:: Source passage ::
+-------+

LAST FRIDAY was a glorious, unseasonably warm day. I took advantage of this day by hiking at Castlewood State Park.
Castlewood straddles the Meramec River in southern Saint Louis County.
The name ‘Castlewood’ derives from the tall bluffs on the north side of the river here, from where this photo was taken. The high cliff faces are reminiscent of medieval castles, and this area is heavily wooded.
A description of this area is found in the book Geologic Wonders and Curiosities of Missouri by Thomas R. Beveridge (2nd edition revised by Jerry D. Vineyard):
125. THE PALISADES — ST. LOUIS COUNTY
St. Louis County, in north bluff of Meramec River between Jedburgh and Glencoe, 2 miles north of Times Beach, in northern part of sec. 19 and northern and eastern part of sec. 20, T. 44 N., R. 4 E., Manchester 7-½-minute Quadrangle.Sheer bluffs of Ordovician limestones rising 200 feet above the floodplain of the Meramec form The Palisades. These bluffs are sheer in part because they are on the outside of a stream meander loop and thus have been vigorously eroded as a result of centrifugal force acting on the river current. Of the five bluff segments between Glencoe and Jedburgh, the third one east of Glencoe is the most pinnacled and the fourth one is the most impressive.As is common along limestone and dolomite bluffs, cedars hug the bare rock and deciduous trees prevail on the gentler slopes. Fortunately, the bluff faces are sufficiently bare to be impressive in summer as well as winter.The area is noted for its fall colors, a virtue created in part by the profusion of hard maples, and a fall drive along the Old State Road thence southeast to Jedburgh is most rewarding. The Palisades are best seen from the river or from the south floodplain. These bottoms were reached by going north from I-44 at the Williams Road interchange, east of the Meramec opposite Times Beach....
A boat motors downstream.
The Meramec has a great amount of recreational boat traffic in the summer. But for the nearly three hours when I was hiking here, this and a single kayak were the only boats on the river.

+-------+

:: Dataset entries ::
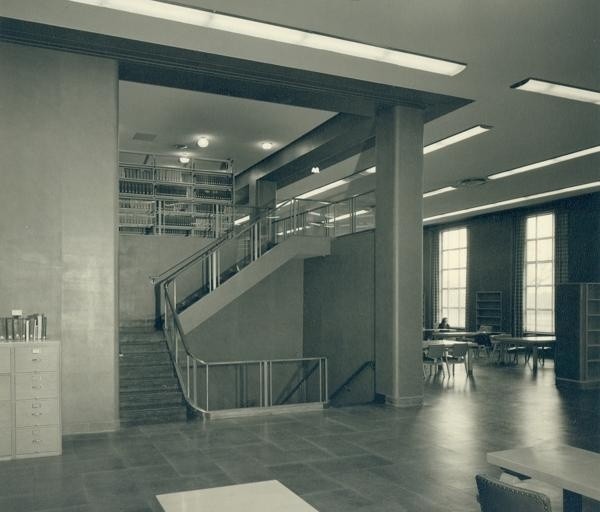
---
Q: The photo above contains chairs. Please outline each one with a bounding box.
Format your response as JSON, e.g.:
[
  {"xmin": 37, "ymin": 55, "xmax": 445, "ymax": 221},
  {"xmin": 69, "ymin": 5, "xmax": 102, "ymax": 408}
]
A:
[
  {"xmin": 471, "ymin": 472, "xmax": 552, "ymax": 512},
  {"xmin": 423, "ymin": 323, "xmax": 557, "ymax": 387}
]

+-------+

:: Task 1 ::
Answer these questions using the Castlewood State Park passage.
(a) Which river does Castlewood straddle?
(b) How many feet above the floodplain of the Meramec do the bluffs of Ordovician limestones rise?
(c) Apart from the boat that motors downstream, what was the only other boat on the river during the hike?
:: Task 2 ::
Reproduce the Castlewood State Park passage from "A boat motors" up to and including "on the river.", swapping "kayak" for "canoe".

:: Answer area 1 ::
(a) The Meramec River.
(b) 200 feet.
(c) A single kayak.

:: Answer area 2 ::
A boat motors downstream.
The Meramec has a great amount of recreational boat traffic in the summer. But for the nearly three hours when I was hiking here, this and a single canoe were the only boats on the river.